*** Opening of Given text ***

Poor Ovarian Reserve

Poor Ovarian Reserve

The goal of any stimulation regimen for IVF is several good quality eggs and a healthy uterine environment. Ovarian reserve is a theoretical concept. As a practical matter, it refers to the ease at which an individual’s ovaries can be successfully stimulated with fertility drugs. The single most consistent variable affecting ovarian reserve is the woman’s age. This is because a woman is born with all the eggs she will ever have. In most women a majority of the eggs are genetically normal or balanced. However, there will be some that are genetically abnormal or unbalanced. It appears that the best eggs are ovulated first. The older a woman is, the fewer genetically balanced eggs she has left to respond to fertility drugs. This age relationship holds true even in the fertile population. In older women fewer normal embryos are available for implantation into the uterus.

Causes of poor ovarian reserve

The main causes of diminished ovarian reserve are:

  • Cigarette smoking.
  • Genetic abnormalities (Fragile X and other X chromosome abnormalities).
  • Aggressive treatments (radiation for cancer).
  • Ovarian surgery, such as for endometriosis.
  • Idiopathic (this means that there is no apparent cause).

Fertility treatments for women with Poor Ovarian Reserve

No treatments can slow ovarian aging and truly prevent diminished ovarian reserve. However, women with DOR who still want to conceive have options through assisted reproductive technologies.

When a woman is diagnosed with diminished ovarian reserve, she can take an immediate step and try fertility preservation. Fertility preservation involves retrieving a woman’s eggs from her ovaries and freezing them for later use. The best time for women to freeze eggs is when they are young and their ovarian reserve is better.

Women can also use ovarian superovulation, which is an exaggerated form of ovulation induction. This treatment uses injectable hormones to induce the woman to ovulate multiple eggs. The eggs are then collected for cryopreservation or for use in a fresh IVF cycle to create an embryo and implant it in the woman’s womb.

*** Close of Given text ***

→ **Using the information**:
1/ Quote the ovarian reserve text word for word, starting with "The main causes" and going on through "(radiation for cancer).".
2/ Answer these from the ovarian reserve text:
(a) What is named as the single most consistent variable affecting ovarian reserve?
(b) What example is given for ovarian surgery as a cause of diminished reserve?
(c) What does ovarian superovulation use to make a woman ovulate multiple eggs?
Use only the ovarian reserve text to complete these.

*** Opening of Given data ***

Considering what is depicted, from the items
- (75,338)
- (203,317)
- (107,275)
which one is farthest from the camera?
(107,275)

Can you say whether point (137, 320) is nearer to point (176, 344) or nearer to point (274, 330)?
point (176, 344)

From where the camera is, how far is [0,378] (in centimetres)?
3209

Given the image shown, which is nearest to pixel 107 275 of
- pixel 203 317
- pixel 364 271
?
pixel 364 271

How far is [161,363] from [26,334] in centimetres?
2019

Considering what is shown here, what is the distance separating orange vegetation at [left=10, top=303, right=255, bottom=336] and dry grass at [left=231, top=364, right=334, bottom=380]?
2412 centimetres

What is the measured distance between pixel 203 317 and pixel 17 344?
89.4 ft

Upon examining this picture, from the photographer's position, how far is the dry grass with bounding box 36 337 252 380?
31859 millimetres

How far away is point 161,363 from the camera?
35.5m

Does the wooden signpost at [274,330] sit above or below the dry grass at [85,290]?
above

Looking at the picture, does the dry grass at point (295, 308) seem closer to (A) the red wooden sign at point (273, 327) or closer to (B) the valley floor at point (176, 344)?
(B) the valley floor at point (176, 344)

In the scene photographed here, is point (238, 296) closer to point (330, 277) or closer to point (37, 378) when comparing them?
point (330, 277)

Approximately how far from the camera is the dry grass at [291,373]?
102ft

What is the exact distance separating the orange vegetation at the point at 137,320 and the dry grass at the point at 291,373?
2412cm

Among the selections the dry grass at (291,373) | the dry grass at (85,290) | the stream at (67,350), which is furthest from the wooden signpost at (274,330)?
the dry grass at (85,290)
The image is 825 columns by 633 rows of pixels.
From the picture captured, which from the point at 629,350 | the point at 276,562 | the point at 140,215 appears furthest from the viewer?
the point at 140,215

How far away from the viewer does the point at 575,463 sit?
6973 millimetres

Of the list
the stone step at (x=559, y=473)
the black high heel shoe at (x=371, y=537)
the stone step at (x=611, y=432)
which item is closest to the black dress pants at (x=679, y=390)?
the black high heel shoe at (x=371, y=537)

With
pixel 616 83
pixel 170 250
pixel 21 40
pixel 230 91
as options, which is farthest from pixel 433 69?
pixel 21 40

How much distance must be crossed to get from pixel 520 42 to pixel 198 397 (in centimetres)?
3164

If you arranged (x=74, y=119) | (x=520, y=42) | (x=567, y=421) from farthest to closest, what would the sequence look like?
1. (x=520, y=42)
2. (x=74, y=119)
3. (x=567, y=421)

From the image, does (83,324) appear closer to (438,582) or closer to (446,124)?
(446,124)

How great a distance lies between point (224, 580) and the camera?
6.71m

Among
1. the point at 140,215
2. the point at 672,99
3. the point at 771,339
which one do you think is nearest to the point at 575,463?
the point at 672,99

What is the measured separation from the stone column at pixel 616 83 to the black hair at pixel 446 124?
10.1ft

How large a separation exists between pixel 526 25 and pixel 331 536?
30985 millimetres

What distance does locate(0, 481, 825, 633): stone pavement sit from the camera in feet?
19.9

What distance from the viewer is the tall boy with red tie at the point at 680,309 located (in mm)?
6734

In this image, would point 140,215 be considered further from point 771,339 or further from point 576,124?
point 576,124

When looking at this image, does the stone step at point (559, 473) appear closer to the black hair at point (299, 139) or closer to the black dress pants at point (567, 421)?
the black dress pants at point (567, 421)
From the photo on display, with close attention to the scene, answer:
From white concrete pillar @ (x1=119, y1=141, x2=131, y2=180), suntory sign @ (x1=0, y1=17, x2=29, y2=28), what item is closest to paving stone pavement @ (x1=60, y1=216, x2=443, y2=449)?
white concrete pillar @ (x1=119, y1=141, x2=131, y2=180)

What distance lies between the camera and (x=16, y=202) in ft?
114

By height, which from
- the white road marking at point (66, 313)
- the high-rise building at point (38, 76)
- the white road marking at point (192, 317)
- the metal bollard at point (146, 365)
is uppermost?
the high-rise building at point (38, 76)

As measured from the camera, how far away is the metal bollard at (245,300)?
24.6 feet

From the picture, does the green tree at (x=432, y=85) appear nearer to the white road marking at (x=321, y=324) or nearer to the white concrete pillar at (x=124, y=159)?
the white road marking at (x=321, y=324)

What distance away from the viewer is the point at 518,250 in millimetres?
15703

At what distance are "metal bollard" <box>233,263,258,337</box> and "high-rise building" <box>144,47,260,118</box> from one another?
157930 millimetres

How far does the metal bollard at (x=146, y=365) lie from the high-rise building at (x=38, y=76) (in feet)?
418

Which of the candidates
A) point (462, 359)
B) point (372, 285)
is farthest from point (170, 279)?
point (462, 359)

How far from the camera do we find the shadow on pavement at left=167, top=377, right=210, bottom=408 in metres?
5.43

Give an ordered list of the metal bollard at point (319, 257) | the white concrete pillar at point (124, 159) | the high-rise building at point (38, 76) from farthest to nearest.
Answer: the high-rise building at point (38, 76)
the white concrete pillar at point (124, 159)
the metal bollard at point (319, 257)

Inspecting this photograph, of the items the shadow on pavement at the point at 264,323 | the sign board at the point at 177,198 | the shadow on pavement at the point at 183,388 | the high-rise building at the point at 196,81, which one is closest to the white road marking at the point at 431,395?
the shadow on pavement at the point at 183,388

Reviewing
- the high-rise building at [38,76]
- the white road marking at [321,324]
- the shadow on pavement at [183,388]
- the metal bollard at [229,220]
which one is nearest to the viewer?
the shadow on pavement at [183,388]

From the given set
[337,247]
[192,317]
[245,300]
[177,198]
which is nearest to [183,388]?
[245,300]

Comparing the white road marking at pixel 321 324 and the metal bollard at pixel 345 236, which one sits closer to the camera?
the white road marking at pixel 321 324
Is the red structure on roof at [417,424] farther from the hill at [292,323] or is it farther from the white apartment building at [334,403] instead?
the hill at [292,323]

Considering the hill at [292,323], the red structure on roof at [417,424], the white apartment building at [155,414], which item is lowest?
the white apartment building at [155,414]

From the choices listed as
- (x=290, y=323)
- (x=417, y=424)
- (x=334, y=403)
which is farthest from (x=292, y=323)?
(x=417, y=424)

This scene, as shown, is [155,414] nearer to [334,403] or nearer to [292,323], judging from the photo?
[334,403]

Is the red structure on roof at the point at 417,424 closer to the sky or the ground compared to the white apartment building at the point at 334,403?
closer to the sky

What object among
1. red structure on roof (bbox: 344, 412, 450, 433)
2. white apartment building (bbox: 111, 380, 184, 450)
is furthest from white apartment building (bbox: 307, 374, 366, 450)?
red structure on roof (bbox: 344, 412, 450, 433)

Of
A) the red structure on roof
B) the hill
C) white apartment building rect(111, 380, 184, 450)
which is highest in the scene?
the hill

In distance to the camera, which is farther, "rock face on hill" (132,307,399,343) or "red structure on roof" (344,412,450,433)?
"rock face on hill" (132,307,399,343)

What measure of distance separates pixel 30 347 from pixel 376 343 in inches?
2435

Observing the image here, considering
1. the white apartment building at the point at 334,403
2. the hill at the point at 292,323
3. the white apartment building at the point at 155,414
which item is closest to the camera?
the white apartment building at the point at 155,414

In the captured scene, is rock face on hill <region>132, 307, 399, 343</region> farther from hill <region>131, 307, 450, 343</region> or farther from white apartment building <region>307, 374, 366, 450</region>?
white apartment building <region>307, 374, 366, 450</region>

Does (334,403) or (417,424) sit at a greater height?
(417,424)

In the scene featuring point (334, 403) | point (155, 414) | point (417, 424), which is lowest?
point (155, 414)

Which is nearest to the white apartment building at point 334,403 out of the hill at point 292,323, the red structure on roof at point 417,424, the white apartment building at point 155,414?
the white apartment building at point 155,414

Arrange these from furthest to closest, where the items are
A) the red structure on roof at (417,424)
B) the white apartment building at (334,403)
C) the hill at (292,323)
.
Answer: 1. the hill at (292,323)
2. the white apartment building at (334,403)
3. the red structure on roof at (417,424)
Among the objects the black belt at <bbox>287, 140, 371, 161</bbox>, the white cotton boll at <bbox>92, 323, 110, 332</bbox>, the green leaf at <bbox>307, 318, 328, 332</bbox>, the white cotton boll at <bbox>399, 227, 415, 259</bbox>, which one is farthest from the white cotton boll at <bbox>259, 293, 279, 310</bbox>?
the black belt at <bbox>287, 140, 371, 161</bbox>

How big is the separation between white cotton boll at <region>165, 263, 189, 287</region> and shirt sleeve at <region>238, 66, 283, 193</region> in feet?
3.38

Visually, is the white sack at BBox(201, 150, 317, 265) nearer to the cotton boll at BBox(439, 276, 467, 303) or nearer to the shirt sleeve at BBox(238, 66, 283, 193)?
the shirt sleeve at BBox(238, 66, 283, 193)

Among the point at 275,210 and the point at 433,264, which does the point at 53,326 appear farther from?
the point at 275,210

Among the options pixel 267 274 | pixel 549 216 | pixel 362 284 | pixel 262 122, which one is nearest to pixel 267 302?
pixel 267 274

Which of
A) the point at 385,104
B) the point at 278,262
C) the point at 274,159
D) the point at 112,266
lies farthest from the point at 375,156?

*** Close of Given data ***

→ **Responses in order**:
1/
The main causes of diminished ovarian reserve are:

  • Cigarette smoking.
  • Genetic abnormalities (Fragile X and other X chromosome abnormalities).
  • Aggressive treatments (radiation for cancer).

2/
(a) The woman's age.
(b) Surgery for endometriosis.
(c) Injectable hormones.